Despite their eventual extinction, woolly mammoths took good care of their babies. Teeth from mammoths around Old Crow, which could be as old as 150, 000 years.

Despite their eventual extinction, woolly mammoths took good care of their babies.

Teeth from mammoths around Old Crow, which could be as old as 150, 000 years, show they started eating plants later in life than most modern elephants.

That suggests mammoth mommies nursed their babies longer.

“It would be particularly useful during the winter,” says Jessica Metcalfe, an earth sciences PhD at the University of Western Ontario who uncovered this late-weaning practice.

Today, baby elephants make easy prey for African lions. As well, they are a good food source because one elephant will feed a lot of lions.

Hunting them is especially easy at night when the giant tuskers can’t see. The wily cats have no such impediment, they have night vision.

The same situation is assumed for earlier big cats, like the sabre-tooth tiger, which shared longer, darker winters on the large grass plains near Old Crow with the woollies, says Metcalfe.

It would have been a good idea for these “baby mammoths to stay really close to their mothers, for security,” she says.

Metcalfe predicts mammoths from locations farther south, where there would be fewer hours of winter darkness and therefore less danger, would have begun weaning their babies sooner.

However, these possible maternal precautions could have contributed to their extinction.

“It would be an exaggeration to say delayed weaning caused the extinction,” says Metcalfe, adding many other species also died off around the same time and that mammoths lived in many other parts of the world.

However, the added stress of longer periods of nursing could have played its part.

“All these kinds of different behavioural aspects to an animal would impact how it responds to something like climate change or hunting,” says Metcalfe.

As well, in modern elephants and humans, there is a relationship between delaying weaning and reproduction.

In other words: typically the longer mothers nurse, the longer it takes for them to have another baby – which could also hurt the woollies’ defence against a dwindling population.

But discovering that mammoths above the Arctic Circle delayed weaning does not explain why they don’t exist today.

“This is just one little piece of a big puzzle,” Metcalfe says. “But any information that we can learn about past animals is basically a clue about how the world works and how it worked in the past.
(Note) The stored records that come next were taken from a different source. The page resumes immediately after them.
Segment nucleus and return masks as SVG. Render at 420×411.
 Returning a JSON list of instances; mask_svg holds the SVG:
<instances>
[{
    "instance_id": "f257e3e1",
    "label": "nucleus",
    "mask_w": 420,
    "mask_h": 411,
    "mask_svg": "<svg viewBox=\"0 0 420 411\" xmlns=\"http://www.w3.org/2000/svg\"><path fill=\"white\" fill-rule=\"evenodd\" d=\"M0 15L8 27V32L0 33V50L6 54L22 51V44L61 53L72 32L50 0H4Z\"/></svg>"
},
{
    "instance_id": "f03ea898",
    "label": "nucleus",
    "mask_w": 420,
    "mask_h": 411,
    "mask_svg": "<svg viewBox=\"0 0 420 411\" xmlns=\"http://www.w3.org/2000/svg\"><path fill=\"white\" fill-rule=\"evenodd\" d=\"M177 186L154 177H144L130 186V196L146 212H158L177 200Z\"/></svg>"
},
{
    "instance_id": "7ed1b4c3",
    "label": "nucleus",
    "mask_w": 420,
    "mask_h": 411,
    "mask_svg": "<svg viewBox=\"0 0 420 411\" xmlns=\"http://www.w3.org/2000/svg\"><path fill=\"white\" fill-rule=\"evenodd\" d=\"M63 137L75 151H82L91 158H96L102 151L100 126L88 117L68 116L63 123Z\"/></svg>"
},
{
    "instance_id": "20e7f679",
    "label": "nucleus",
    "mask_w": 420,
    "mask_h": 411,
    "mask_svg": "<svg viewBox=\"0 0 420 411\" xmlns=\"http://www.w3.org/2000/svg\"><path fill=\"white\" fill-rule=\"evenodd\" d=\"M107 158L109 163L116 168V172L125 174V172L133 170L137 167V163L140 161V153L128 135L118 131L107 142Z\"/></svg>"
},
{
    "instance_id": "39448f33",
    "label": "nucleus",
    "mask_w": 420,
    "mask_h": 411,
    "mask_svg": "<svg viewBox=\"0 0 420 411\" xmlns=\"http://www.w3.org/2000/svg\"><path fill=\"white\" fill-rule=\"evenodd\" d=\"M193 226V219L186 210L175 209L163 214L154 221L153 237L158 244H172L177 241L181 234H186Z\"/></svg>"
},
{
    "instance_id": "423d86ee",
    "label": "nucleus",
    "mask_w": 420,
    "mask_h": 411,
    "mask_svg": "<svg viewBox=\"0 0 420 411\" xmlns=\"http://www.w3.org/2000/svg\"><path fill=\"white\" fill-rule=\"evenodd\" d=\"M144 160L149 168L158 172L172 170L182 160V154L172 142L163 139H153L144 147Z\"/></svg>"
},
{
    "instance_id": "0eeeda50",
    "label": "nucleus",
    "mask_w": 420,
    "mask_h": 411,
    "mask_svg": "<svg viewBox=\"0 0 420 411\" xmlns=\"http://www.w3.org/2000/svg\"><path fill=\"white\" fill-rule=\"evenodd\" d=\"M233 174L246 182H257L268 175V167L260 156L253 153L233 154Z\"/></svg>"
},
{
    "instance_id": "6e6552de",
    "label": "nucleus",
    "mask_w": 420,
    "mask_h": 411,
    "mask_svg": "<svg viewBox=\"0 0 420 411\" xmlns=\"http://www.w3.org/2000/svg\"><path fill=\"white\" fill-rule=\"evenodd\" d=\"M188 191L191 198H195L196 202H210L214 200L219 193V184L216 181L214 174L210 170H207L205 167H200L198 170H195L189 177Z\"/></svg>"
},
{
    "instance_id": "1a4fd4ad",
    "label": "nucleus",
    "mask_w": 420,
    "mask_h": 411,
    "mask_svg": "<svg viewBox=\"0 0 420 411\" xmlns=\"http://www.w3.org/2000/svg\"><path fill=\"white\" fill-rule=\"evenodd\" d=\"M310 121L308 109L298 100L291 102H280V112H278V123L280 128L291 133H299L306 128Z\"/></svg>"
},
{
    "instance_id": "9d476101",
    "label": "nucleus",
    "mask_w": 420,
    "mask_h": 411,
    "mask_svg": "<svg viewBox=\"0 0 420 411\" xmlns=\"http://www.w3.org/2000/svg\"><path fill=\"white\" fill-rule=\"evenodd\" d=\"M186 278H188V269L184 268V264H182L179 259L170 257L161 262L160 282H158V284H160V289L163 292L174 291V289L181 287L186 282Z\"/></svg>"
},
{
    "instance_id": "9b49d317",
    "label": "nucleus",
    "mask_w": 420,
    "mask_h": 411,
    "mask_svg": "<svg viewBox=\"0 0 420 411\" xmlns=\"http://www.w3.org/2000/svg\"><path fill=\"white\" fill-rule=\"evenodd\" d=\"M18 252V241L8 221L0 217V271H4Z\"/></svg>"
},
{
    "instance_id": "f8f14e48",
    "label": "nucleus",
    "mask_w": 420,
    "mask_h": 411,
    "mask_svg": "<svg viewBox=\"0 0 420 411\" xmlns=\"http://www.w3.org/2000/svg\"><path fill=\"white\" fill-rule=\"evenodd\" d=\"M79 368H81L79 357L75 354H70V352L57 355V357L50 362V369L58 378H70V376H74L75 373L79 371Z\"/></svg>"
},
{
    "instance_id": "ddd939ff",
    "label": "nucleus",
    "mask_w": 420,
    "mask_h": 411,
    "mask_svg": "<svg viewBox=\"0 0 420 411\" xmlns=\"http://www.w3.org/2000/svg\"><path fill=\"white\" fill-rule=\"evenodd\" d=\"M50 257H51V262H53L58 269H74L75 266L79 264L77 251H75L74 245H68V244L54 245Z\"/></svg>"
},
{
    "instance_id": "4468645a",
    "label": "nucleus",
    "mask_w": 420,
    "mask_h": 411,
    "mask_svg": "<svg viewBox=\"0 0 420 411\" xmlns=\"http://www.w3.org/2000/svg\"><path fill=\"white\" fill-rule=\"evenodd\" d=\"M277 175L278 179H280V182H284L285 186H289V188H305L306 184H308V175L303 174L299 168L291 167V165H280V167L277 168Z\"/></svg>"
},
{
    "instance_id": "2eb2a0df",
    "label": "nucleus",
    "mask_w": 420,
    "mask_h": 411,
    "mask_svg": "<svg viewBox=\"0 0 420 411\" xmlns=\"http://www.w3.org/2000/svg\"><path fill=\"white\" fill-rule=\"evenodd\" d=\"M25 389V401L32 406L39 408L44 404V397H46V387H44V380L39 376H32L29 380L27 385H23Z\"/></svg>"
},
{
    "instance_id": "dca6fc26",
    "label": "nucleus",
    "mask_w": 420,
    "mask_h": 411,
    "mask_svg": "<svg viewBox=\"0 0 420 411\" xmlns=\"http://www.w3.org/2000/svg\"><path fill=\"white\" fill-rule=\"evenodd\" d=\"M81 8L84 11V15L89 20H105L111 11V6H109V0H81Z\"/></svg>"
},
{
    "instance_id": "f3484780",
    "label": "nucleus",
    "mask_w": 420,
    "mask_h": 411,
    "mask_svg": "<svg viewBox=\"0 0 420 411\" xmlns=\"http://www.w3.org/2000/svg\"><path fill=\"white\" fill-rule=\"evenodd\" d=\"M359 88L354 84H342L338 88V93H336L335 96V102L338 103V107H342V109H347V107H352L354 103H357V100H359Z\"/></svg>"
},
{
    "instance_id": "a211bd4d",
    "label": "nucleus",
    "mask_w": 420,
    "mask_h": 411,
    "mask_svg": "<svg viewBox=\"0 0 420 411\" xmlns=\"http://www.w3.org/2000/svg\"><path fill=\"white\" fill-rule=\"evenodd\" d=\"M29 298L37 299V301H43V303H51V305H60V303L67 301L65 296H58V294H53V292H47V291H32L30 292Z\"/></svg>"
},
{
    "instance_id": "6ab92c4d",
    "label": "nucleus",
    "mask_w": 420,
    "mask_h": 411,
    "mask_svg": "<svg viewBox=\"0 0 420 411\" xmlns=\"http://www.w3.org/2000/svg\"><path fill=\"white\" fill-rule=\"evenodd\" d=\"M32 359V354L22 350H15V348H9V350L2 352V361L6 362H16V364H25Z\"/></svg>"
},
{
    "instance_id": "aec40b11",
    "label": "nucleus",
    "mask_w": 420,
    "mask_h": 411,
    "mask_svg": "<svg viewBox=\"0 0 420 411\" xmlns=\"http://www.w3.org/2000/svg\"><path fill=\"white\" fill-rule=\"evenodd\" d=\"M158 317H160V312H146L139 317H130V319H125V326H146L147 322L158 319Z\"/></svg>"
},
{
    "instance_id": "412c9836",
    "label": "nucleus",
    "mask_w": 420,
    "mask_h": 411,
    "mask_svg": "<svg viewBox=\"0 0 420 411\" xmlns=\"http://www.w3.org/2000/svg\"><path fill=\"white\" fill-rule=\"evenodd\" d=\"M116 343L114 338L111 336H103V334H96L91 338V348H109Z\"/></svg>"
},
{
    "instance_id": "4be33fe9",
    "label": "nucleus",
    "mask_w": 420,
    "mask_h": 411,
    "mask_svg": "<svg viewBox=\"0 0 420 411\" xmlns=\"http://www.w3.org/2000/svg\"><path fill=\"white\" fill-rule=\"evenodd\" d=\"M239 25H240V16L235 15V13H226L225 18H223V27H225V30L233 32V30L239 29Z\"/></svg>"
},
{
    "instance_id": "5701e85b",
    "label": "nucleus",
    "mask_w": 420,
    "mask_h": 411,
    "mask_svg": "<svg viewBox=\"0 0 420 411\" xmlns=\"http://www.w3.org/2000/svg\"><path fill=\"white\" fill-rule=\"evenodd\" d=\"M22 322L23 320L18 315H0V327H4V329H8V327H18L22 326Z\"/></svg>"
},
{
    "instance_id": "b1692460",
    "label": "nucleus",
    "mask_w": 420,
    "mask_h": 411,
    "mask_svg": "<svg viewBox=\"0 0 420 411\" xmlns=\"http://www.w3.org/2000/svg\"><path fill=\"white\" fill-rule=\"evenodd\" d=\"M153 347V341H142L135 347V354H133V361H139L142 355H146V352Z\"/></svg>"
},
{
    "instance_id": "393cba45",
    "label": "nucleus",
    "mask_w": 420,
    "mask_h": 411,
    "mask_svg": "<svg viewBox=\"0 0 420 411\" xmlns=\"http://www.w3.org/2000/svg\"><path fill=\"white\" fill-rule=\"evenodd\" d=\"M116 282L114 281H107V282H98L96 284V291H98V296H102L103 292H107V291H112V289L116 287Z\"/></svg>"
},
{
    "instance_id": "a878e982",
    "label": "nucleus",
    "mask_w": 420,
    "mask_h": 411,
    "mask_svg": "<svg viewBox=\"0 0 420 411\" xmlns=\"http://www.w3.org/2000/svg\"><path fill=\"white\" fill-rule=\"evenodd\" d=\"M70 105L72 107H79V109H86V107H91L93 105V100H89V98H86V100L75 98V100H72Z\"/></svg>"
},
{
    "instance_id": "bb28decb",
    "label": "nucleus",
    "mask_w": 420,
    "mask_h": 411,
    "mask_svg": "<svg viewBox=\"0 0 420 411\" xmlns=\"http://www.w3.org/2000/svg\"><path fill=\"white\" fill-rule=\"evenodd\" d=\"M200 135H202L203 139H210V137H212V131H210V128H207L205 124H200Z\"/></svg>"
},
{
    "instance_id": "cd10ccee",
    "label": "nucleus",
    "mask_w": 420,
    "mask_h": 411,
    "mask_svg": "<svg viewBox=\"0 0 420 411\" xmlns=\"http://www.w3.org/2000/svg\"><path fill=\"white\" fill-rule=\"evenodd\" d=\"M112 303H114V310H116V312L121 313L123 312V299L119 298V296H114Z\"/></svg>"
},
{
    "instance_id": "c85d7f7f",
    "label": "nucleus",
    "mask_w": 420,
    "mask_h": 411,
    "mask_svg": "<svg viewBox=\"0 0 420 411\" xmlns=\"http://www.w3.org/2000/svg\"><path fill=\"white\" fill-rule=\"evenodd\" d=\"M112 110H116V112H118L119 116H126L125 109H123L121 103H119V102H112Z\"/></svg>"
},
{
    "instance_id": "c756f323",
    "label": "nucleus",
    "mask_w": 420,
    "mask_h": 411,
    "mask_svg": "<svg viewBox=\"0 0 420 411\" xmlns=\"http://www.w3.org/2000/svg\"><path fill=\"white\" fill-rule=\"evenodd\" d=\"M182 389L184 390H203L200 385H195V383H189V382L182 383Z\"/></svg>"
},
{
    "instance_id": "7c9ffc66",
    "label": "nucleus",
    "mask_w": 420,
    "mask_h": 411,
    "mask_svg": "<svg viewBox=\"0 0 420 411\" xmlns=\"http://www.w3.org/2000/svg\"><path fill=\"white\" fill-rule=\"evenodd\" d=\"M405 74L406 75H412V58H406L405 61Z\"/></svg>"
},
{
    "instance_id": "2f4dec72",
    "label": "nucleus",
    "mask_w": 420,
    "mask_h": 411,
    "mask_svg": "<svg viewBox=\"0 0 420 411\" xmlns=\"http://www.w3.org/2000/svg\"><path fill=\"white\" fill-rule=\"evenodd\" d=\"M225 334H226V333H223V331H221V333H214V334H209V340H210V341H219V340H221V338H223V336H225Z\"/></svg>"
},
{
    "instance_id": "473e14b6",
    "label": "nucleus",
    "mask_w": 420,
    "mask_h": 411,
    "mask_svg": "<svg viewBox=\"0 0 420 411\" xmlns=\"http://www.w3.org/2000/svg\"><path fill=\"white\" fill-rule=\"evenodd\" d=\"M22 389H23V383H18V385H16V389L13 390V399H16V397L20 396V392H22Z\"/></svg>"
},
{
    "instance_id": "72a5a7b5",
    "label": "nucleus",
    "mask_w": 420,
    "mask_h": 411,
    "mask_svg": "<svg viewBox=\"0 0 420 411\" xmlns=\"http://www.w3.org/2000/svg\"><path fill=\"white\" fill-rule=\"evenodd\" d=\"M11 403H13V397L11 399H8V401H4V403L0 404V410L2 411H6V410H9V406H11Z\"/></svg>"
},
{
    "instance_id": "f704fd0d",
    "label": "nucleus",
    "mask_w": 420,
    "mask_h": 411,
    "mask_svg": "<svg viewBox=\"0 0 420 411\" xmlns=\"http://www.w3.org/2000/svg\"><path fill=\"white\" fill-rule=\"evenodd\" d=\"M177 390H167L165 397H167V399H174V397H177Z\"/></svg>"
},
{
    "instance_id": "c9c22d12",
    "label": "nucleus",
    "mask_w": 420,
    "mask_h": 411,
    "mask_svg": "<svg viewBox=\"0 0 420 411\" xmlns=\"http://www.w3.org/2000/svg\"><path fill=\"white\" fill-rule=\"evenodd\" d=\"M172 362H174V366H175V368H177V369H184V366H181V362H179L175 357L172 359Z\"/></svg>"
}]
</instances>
And obviously everyone wants to know what’s going to happen in the face of future climate change.

“This kind of research isn’t going to give an answer to these questions, but anything we can learn about the past are clues to what might happen in the present.”

The woolly mammoths in the Old Crow area succumbed to extinction during a time of climate change.

Perhaps, these findings can help modern elephants as they face today’s changes in climate.

“I think the more we know about the biology and behaviour of extinct animals, the better we can understand the biology and behaviour of modern animals and maybe even predict how they might respond to things like climate change in the future,” says Metcalfe.